Yeah, I'm going to miss these wacky folk, but the writing was on the fall for the conclusion to this saga before it ran completely out of gas. The ending was handled rather clumsily however with the fate of one its main characters sacrificed in a too abrupt manner, almost as an afterthought to get to the final wrap-up. But I'll be damned if they didn't make it work just like they always did on this show. The tears at the end of BIG LOVE were well earned and the final reprise of The Beach Boys'"God Only Knows", covered by Natalie Maines was a perfect bookend to the best show about plural marriage ever. Take that, SISTER WIVES.

P.S. For more Mormon fun that you can shake a stick at, I recommend Jon Krakauer's book


P.S.S. I just scored a couple of tickets to THE BOOK OF MORMON, the brand new Broadway musical written by those irascible South Park boys, Trey Parker and Matt Stone.

Can I hear an AMEN?

Monday, June 11, 2007

Whaddaya Gonna Do?

For better or for worse, The Sopranos is over. Strike that. Thanks to the arrogance of David Chase, it's for worse.

Chase, the show's creator and the writer/director of the final episode, seemed to have painted himself into a corner and chose not only an ambiguous finale, but to also tread water for the entire hour. Could be he was in denial for the demise of his show or perhaps he really didn't want it end. Whatever the answer, Chase could not have come up with such a lackluster episode if he tried, which seemed that he didn't try at all. The storylines that had been painstakingly mapped out for years-mainly the New York/New Jersey war-was dismissed in one scene. Chase threw in Phil Leotardo's hit as almost a scrap from his dinner table. The AJ scenes drew out almost incessantly to the point that they were almost excruciating. There just wasn't anything compelling or even particularly significant about this episode. It all seemed like a throw-away.

As for the grand finale at the diner, I've stepped back on my original assessment and actually have to admire the way Chase set this up and how it paid off (or didn't, as the case may be). The blackout at the moment the bell on the diner door rang caused an entire nation to go "WHAAAAAAAAAAATTTTTTTTTTTTTTTTTT?????????????!!!!!!!!!!!!!!!" 

Everyone thought their cable had gone out, including me.

Is it just me or are you too finding it difficult to get the song that Tony plays on the jukebox, Journey's "Don't Stop Believing" out of your head? (He could have chosen "I Gotta Be Me" which was another selection.)

So what do I think happened when Tony looked up? Nothing. Thanks, Chase. Turns out you were Jerry Seinfeld all along.

As a writer, I realize that the most difficult thing in the world is to come up with an ending. Is that what Chase was trying to tell us with Meadow's lack of parallel parking ability? Maybe every scenario Chase had come up with to end this thing that none of them fit, just like Meadow in that parking space.
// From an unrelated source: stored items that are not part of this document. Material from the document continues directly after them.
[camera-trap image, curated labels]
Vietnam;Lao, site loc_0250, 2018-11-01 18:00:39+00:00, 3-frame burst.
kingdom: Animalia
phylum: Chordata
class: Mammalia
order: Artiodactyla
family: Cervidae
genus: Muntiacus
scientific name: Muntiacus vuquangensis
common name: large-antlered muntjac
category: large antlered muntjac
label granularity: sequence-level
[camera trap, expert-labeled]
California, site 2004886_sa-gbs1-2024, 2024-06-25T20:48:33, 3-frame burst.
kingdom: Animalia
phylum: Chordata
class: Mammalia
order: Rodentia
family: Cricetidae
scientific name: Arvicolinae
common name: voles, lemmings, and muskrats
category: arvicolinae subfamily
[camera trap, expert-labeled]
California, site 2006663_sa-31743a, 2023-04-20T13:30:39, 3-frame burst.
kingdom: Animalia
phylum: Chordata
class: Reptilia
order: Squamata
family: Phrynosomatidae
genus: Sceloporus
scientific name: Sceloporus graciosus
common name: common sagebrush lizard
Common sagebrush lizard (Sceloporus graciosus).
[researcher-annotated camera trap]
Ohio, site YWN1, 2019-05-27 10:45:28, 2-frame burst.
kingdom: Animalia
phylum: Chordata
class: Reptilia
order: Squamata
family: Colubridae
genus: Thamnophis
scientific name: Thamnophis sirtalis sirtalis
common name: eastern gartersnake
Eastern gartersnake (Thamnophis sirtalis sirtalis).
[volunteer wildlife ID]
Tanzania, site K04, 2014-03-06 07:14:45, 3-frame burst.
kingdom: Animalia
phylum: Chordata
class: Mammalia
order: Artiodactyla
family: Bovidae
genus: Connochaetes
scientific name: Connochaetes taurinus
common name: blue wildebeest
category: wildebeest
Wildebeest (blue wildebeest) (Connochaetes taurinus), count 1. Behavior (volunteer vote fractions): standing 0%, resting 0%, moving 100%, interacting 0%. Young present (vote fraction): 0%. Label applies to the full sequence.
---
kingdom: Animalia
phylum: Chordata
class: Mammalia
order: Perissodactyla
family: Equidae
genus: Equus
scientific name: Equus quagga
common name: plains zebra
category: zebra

As for the cynical view that this was all just a ruse to get a Sopranos movie, well, I wouldn't be surprised nor as disappointed as I was Sunday night. Still, it's rather telling that HBO didn't over-promote this finale or even include a retrospective preceding the episode.

Not to be a Sopranos apologist like so many critics (mainly The Oregonian's Peter Carlin), maybe this will look better in retrospect. Time has already taken away part of the sting from the initial shock and perhaps another viewing will prove that it actually wasn't as awful as it appeared the first time.

In the last scene in the diner, AJ reminded Tony to "focus on the good times". Okay, I'll focus on the good times instead of the popcorn fart the last show turned out to be. Disregarding that as a huge fan of the show, I will always say that The Sopranos was one of the best television dramas ever produced and I look forward to reliving that experience again in the future.

I still wish David Chase wasn't such an arrogant prick about it all.

But as Tony Soprano himself would say, "Whaddya gonna do?"